* **PROBLEM**: The records follow. Copy each one exactly.
RECORDS PROVIDED Block Start
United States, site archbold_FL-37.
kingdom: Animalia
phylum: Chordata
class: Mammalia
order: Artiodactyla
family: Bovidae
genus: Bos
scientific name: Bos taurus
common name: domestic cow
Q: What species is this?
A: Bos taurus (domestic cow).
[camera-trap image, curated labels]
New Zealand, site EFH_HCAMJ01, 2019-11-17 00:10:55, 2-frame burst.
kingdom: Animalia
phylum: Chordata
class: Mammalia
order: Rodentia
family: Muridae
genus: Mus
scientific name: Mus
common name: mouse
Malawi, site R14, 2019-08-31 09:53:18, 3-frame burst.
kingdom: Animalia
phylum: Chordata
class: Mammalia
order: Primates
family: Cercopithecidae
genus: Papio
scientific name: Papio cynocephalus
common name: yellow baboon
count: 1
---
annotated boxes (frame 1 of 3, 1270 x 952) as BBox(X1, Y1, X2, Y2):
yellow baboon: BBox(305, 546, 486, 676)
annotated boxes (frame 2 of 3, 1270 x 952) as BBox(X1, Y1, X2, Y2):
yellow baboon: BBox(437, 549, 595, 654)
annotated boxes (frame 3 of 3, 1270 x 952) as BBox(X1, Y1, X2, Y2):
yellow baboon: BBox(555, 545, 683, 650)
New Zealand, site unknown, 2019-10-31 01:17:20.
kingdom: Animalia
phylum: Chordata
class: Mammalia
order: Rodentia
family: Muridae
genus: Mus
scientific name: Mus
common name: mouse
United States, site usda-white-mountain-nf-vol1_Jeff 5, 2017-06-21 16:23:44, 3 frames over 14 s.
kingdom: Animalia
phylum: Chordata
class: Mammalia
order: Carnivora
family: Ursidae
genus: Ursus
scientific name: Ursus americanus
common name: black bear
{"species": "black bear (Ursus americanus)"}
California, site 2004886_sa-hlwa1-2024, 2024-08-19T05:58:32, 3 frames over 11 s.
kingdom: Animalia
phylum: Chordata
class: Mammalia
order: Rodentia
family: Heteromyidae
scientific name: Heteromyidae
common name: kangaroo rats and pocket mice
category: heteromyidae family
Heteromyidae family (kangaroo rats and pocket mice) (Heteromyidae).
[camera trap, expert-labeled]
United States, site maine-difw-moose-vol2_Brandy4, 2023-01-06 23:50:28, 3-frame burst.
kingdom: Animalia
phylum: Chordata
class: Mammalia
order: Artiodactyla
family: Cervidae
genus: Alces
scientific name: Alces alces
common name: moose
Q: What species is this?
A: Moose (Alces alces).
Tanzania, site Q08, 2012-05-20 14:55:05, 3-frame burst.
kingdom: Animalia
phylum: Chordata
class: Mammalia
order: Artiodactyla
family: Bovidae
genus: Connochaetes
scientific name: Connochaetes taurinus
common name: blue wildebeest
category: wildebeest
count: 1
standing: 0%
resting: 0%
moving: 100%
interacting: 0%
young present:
RECORDS PROVIDED Block End
* **ANSWER BOX**:
United States, site archbold_FL-37.
kingdom: Animalia
phylum: Chordata
class: Mammalia
order: Artiodactyla
family: Bovidae
genus: Bos
scientific name: Bos taurus
common name: domestic cow
Q: What species is this?
A: Bos taurus (domestic cow).
[camera-trap image, curated labels]
New Zealand, site EFH_HCAMJ01, 2019-11-17 00:10:55, 2-frame burst.
kingdom: Animalia
phylum: Chordata
class: Mammalia
order: Rodentia
family: Muridae
genus: Mus
scientific name: Mus
common name: mouse
Malawi, site R14, 2019-08-31 09:53:18, 3-frame burst.
kingdom: Animalia
phylum: Chordata
class: Mammalia
order: Primates
family: Cercopithecidae
genus: Papio
scientific name: Papio cynocephalus
common name: yellow baboon
count: 1
---
annotated boxes (frame 1 of 3, 1270 x 952) as BBox(X1, Y1, X2, Y2):
yellow baboon: BBox(305, 546, 486, 676)
annotated boxes (frame 2 of 3, 1270 x 952) as BBox(X1, Y1, X2, Y2):
yellow baboon: BBox(437, 549, 595, 654)
annotated boxes (frame 3 of 3, 1270 x 952) as BBox(X1, Y1, X2, Y2):
yellow baboon: BBox(555, 545, 683, 650)
New Zealand, site unknown, 2019-10-31 01:17:20.
kingdom: Animalia
phylum: Chordata
class: Mammalia
order: Rodentia
family: Muridae
genus: Mus
scientific name: Mus
common name: mouse
United States, site usda-white-mountain-nf-vol1_Jeff 5, 2017-06-21 16:23:44, 3 frames over 14 s.
kingdom: Animalia
phylum: Chordata
class: Mammalia
order: Carnivora
family: Ursidae
genus: Ursus
scientific name: Ursus americanus
common name: black bear
{"species": "black bear (Ursus americanus)"}
California, site 2004886_sa-hlwa1-2024, 2024-08-19T05:58:32, 3 frames over 11 s.
kingdom: Animalia
phylum: Chordata
class: Mammalia
order: Rodentia
family: Heteromyidae
scientific name: Heteromyidae
common name: kangaroo rats and pocket mice
category: heteromyidae family
Heteromyidae family (kangaroo rats and pocket mice) (Heteromyidae).
[camera trap, expert-labeled]
United States, site maine-difw-moose-vol2_Brandy4, 2023-01-06 23:50:28, 3-frame burst.
kingdom: Animalia
phylum: Chordata
class: Mammalia
order: Artiodactyla
family: Cervidae
genus: Alces
scientific name: Alces alces
common name: moose
Q: What species is this?
A: Moose (Alces alces).
Tanzania, site Q08, 2012-05-20 14:55:05, 3-frame burst.
kingdom: Animalia
phylum: Chordata
class: Mammalia
order: Artiodactyla
family: Bovidae
genus: Connochaetes
scientific name: Connochaetes taurinus
common name: blue wildebeest
category: wildebeest
count: 1
standing: 0%
resting: 0%
moving: 100%
interacting: 0%
young present:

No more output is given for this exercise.